* **Task requirements**
Your answer should consist solely of the lines from the one holding "Live in Pompei" through the final line of the entries, reproduced exactly and without pictures.
──────── Record excerpts
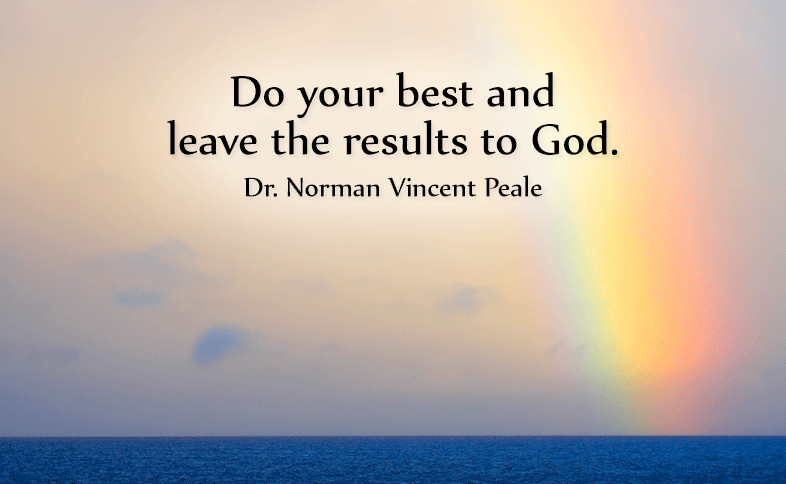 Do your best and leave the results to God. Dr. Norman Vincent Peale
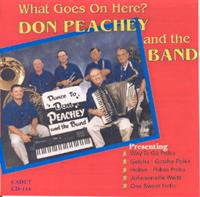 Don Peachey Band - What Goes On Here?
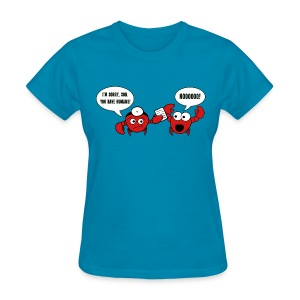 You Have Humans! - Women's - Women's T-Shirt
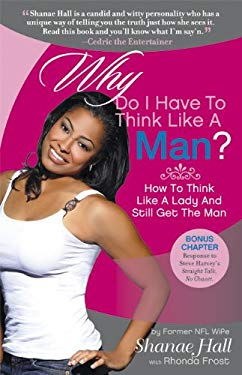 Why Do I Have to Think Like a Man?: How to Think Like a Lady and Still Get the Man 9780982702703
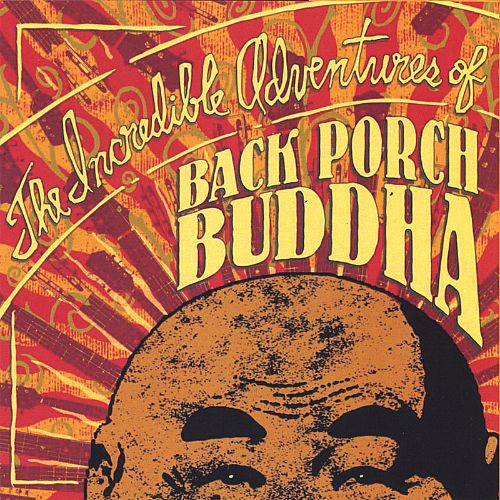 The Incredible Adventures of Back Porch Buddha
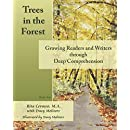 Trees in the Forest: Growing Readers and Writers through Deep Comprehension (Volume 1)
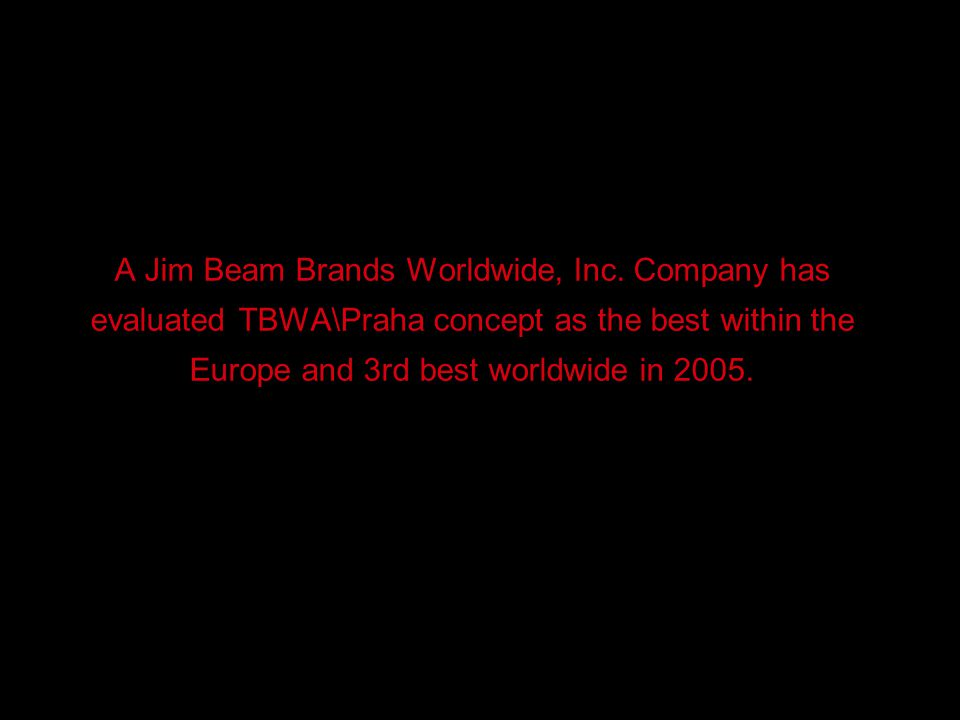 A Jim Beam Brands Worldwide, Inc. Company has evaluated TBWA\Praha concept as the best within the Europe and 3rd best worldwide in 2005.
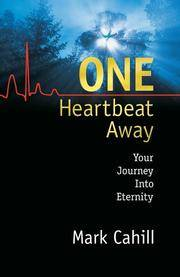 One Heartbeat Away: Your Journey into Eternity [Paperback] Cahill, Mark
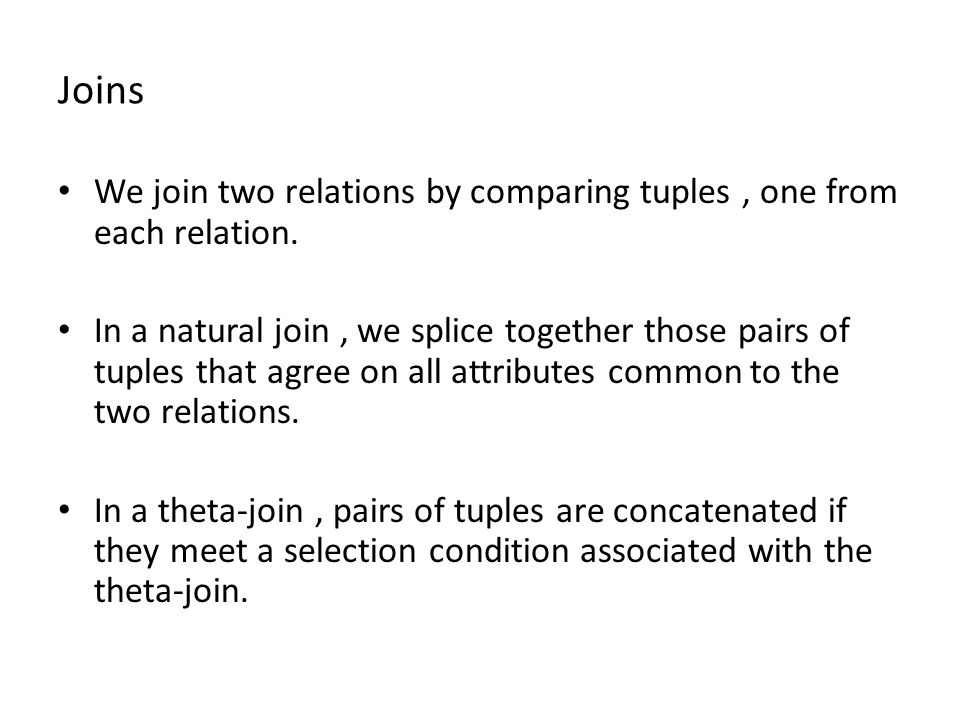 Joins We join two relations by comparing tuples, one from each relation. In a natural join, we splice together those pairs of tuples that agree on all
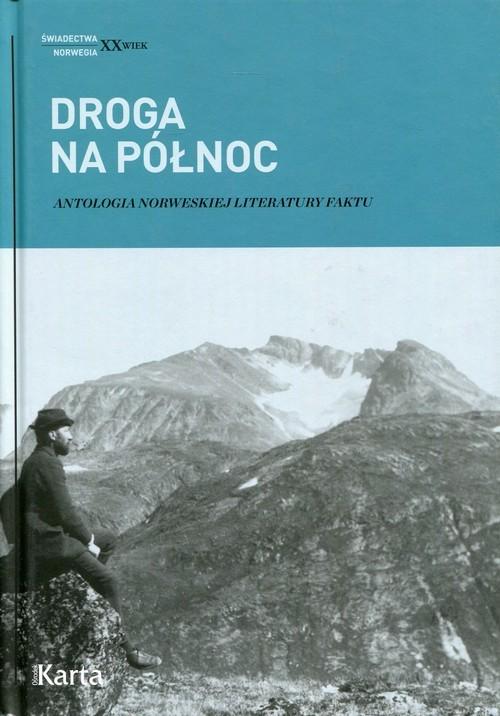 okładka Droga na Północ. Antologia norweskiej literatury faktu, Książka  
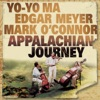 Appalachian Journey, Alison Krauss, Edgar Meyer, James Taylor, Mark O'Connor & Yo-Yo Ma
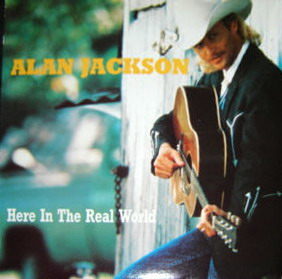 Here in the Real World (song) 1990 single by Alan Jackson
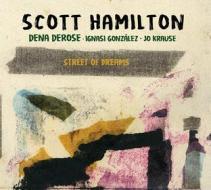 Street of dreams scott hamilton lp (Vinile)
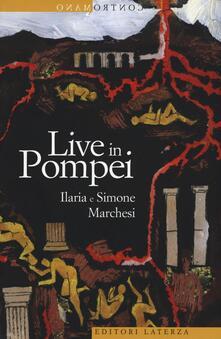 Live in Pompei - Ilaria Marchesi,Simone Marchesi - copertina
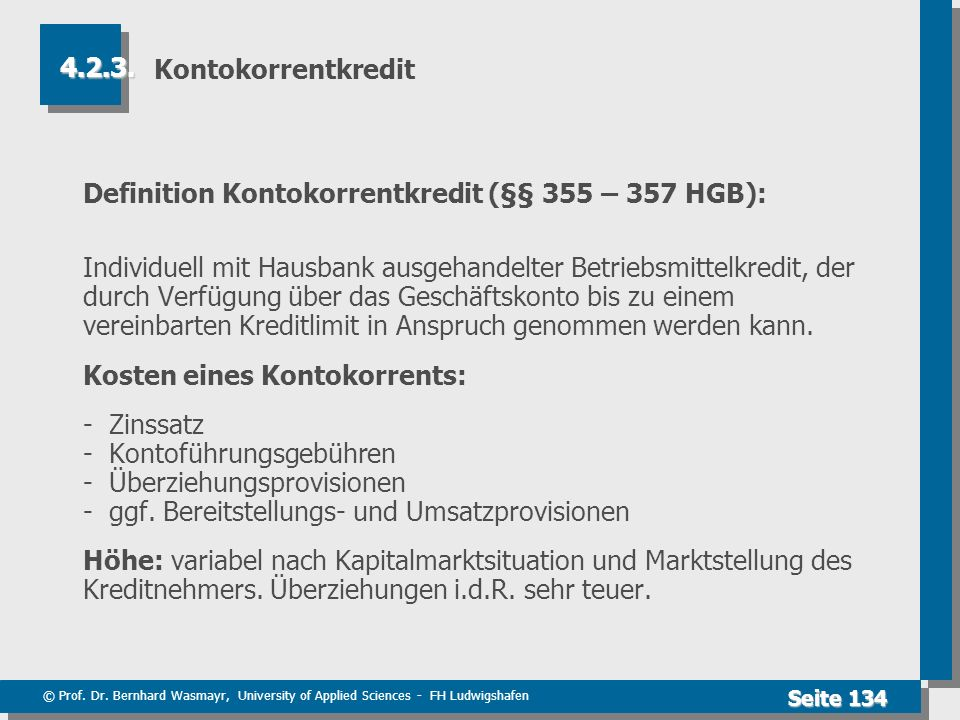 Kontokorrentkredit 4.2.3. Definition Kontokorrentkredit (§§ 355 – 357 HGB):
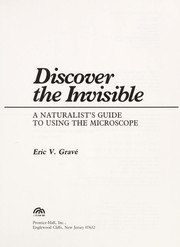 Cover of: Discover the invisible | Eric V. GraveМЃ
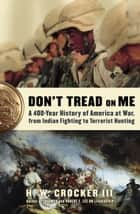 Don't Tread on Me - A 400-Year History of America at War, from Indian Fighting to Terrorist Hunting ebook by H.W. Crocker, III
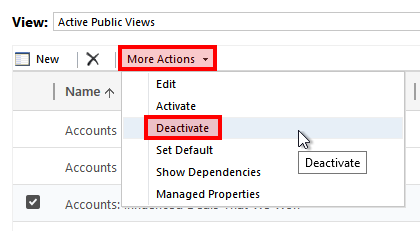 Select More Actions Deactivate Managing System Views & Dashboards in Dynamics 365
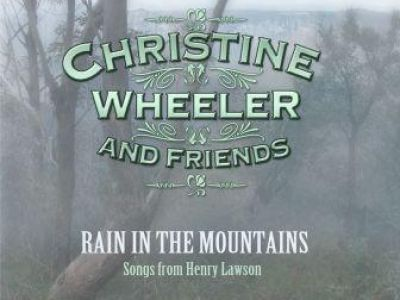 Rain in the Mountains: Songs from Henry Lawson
────────────────
* **Output below**
 Live in Pompei - Ilaria Marchesi,Simone Marchesi - copertina
 Kontokorrentkredit 4.2.3. Definition Kontokorrentkredit (§§ 355 – 357 HGB):
 Cover of: Discover the invisible | Eric V. GraveМЃ
 Don't Tread on Me - A 400-Year History of America at War, from Indian Fighting to Terrorist Hunting ebook by H.W. Crocker, III
 Select More Actions Deactivate Managing System Views & Dashboards in Dynamics 365
 Rain in the Mountains: Songs from Henry Lawson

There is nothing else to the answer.